> _Supplied records_:
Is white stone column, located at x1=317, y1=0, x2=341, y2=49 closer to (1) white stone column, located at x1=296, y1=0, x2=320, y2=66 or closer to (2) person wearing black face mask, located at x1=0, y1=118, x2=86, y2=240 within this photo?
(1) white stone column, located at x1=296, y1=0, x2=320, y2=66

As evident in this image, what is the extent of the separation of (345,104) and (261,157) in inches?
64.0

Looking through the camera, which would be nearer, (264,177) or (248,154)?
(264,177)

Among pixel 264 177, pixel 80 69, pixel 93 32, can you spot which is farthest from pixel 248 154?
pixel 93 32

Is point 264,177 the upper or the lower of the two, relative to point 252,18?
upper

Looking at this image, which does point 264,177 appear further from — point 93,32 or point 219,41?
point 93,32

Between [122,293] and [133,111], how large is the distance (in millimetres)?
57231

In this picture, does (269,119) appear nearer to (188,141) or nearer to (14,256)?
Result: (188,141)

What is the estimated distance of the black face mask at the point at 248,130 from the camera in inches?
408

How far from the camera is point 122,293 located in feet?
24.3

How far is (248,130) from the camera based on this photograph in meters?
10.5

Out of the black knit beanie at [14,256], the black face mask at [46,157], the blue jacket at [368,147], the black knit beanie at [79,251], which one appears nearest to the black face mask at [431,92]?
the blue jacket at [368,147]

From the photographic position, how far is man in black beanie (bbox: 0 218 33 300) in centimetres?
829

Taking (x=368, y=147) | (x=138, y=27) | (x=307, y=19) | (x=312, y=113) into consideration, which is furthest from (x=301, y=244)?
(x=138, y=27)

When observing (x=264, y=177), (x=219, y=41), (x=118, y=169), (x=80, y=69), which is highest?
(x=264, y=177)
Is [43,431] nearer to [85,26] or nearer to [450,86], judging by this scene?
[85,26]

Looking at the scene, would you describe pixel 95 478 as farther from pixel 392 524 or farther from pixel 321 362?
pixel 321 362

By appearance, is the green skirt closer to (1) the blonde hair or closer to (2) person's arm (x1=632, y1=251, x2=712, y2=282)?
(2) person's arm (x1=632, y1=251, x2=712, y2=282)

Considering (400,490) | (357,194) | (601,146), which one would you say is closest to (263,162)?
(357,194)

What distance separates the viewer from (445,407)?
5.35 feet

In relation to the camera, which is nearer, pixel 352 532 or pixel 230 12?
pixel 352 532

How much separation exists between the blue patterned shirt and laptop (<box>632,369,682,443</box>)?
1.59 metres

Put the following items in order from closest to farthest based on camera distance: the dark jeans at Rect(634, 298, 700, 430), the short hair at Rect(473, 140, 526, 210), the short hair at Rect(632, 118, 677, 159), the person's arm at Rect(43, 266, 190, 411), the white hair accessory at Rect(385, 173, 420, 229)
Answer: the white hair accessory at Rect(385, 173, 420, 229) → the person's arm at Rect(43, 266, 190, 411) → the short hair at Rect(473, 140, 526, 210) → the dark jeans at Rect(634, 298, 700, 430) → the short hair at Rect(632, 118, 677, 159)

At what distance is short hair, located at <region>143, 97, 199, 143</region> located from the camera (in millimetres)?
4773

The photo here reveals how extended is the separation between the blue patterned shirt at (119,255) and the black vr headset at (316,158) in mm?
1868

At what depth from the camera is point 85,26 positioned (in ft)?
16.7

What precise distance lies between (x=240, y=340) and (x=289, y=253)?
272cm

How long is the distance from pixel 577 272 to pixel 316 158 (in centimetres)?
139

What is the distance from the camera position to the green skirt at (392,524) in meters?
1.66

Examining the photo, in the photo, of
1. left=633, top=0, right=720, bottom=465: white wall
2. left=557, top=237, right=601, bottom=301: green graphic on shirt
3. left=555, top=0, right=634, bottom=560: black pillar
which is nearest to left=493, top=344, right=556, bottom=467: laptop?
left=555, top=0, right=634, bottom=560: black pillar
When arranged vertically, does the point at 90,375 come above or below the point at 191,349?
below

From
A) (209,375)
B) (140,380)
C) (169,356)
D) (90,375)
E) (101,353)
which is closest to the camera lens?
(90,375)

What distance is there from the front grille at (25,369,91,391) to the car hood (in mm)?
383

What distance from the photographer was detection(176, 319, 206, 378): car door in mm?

> _Short task_: Write out all of the records once more, exactly.

> _Right answer_:
Is white stone column, located at x1=317, y1=0, x2=341, y2=49 closer to (1) white stone column, located at x1=296, y1=0, x2=320, y2=66 or closer to (2) person wearing black face mask, located at x1=0, y1=118, x2=86, y2=240 within this photo?
(1) white stone column, located at x1=296, y1=0, x2=320, y2=66

As evident in this image, what is the extent of the separation of (345,104) and (261,157) in inches?
64.0

Looking through the camera, which would be nearer, (264,177) or (248,154)?
(264,177)

Among pixel 264 177, pixel 80 69, pixel 93 32, can you spot which is farthest from pixel 248 154?
pixel 93 32

Is point 264,177 the upper or the lower of the two, relative to point 252,18?
upper

Looking at this image, which does point 264,177 appear further from — point 93,32 or point 219,41?
point 93,32

Between [122,293] and [133,111], how large is the distance (in millimetres)?
57231

In this picture, does (269,119) appear nearer to (188,141) or nearer to (14,256)?
Result: (188,141)

What is the estimated distance of the black face mask at the point at 248,130 from the camera in inches?
408

How far from the camera is point 122,293 located in feet?
24.3

How far is (248,130) from the camera based on this photograph in meters?
10.5

Out of the black knit beanie at [14,256], the black face mask at [46,157], the blue jacket at [368,147], the black knit beanie at [79,251], which one appears nearest to the black face mask at [431,92]?
the blue jacket at [368,147]

From the photographic position, how far is man in black beanie (bbox: 0 218 33 300) in centimetres?
829

Taking (x=368, y=147) | (x=138, y=27) | (x=307, y=19) | (x=312, y=113) into consideration, which is furthest from (x=301, y=244)?
(x=138, y=27)

When observing (x=264, y=177), (x=219, y=41), (x=118, y=169), (x=80, y=69), which is highest?
(x=264, y=177)
Is [43,431] nearer to [85,26] or nearer to [450,86], judging by this scene?
[85,26]

Looking at the scene, would you describe pixel 95 478 as farther from pixel 392 524 or farther from pixel 321 362?
pixel 321 362

By appearance, is the green skirt closer to (1) the blonde hair or closer to (2) person's arm (x1=632, y1=251, x2=712, y2=282)?
(2) person's arm (x1=632, y1=251, x2=712, y2=282)

Considering (400,490) | (357,194) | (601,146), which one would you say is closest to (263,162)?
(357,194)

What distance separates the viewer from (445,407)?
5.35 feet

In relation to the camera, which is nearer, pixel 352 532 or pixel 230 12?
pixel 352 532

How much separation exists between the blue patterned shirt and laptop (<box>632,369,682,443</box>)?
1.59 metres

Put the following items in order from closest to farthest based on camera distance: the dark jeans at Rect(634, 298, 700, 430), the short hair at Rect(473, 140, 526, 210), the short hair at Rect(632, 118, 677, 159), the person's arm at Rect(43, 266, 190, 411), the white hair accessory at Rect(385, 173, 420, 229)
Answer: the white hair accessory at Rect(385, 173, 420, 229) → the person's arm at Rect(43, 266, 190, 411) → the short hair at Rect(473, 140, 526, 210) → the dark jeans at Rect(634, 298, 700, 430) → the short hair at Rect(632, 118, 677, 159)

At what distance is short hair, located at <region>143, 97, 199, 143</region> located from the camera (in millimetres)?
4773

The photo here reveals how extended is the separation between the blue patterned shirt at (119,255) and the black vr headset at (316,158) in mm?
1868

At what depth from the camera is point 85,26 positioned (in ft)?
16.7

What precise distance lies between (x=240, y=340) and (x=289, y=253)?
272cm

How long is the distance from pixel 577 272 to pixel 316 158 (in centimetres)?
139

What is the distance from the camera position to the green skirt at (392,524) in meters?
1.66

Examining the photo, in the photo, of
1. left=633, top=0, right=720, bottom=465: white wall
2. left=557, top=237, right=601, bottom=301: green graphic on shirt
3. left=555, top=0, right=634, bottom=560: black pillar
which is nearest to left=493, top=344, right=556, bottom=467: laptop?
left=555, top=0, right=634, bottom=560: black pillar
When arranged vertically, does the point at 90,375 come above or below the point at 191,349?
below

From
A) (209,375)
B) (140,380)
C) (169,356)
D) (90,375)
E) (101,353)
which is closest to the camera lens?
(90,375)

What distance is there from the front grille at (25,369,91,391) to the car hood (in mm)?
383

What distance from the photographer was detection(176, 319, 206, 378): car door in mm?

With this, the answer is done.